» JOB
Reproduce the records line for line, beginning with their first line and continuing through the line that contains "539 centimetres".

» DATA SUPPLIED
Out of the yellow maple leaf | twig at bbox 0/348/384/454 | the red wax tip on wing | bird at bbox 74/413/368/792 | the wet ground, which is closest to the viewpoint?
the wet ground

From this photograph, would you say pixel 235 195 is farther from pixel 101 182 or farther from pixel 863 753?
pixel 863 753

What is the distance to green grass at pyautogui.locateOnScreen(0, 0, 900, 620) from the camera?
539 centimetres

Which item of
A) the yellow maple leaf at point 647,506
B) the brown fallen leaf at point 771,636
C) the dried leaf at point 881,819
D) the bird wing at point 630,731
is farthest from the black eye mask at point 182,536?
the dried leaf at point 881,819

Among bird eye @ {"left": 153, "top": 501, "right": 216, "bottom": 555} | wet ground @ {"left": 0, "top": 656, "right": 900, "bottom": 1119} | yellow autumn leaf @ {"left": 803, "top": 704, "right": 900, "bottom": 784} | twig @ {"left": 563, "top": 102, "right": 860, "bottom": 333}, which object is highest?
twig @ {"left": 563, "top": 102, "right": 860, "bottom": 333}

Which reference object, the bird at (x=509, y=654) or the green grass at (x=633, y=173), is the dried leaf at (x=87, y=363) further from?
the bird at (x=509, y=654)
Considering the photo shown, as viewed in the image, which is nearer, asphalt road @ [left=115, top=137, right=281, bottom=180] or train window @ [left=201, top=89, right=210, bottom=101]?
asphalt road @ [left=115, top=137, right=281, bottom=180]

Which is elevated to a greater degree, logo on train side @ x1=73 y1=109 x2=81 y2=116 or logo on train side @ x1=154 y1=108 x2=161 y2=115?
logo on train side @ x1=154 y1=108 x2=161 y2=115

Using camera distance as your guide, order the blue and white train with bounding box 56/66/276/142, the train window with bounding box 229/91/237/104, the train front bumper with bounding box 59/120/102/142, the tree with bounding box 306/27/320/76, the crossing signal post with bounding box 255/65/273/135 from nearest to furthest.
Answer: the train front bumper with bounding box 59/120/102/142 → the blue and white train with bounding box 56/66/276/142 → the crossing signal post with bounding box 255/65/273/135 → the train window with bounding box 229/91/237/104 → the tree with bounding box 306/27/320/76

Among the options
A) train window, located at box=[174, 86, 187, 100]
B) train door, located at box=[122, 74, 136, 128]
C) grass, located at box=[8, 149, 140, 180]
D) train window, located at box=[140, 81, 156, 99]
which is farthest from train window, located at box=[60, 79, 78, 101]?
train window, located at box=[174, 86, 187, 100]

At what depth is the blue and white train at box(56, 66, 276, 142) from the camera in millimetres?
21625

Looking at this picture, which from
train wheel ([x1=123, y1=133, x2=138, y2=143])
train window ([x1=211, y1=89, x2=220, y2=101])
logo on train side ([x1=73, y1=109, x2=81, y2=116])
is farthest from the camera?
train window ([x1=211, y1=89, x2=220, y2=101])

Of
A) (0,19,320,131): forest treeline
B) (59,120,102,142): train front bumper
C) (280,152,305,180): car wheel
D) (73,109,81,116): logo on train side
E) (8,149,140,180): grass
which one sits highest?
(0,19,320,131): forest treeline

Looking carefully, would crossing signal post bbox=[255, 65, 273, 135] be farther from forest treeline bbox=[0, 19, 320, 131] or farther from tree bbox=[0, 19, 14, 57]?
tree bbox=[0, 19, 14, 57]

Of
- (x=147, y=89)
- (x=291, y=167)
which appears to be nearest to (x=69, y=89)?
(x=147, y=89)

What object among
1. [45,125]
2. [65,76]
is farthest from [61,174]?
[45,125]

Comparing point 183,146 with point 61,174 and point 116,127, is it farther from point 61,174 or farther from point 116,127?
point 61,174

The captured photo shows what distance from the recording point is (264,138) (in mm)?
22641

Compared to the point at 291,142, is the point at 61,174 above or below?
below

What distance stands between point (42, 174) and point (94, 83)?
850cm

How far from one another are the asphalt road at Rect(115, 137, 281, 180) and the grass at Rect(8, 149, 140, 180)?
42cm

» ANSWER TO THIS PROBLEM
Out of the yellow maple leaf | twig at bbox 0/348/384/454 | the red wax tip on wing | bird at bbox 74/413/368/792 | the wet ground, which is closest to the viewpoint?
the wet ground

From this photograph, would you say pixel 235 195 is farther from pixel 101 182 or farther from pixel 863 753?
pixel 863 753

What is the distance to green grass at pyautogui.locateOnScreen(0, 0, 900, 620) from the camera?
539 centimetres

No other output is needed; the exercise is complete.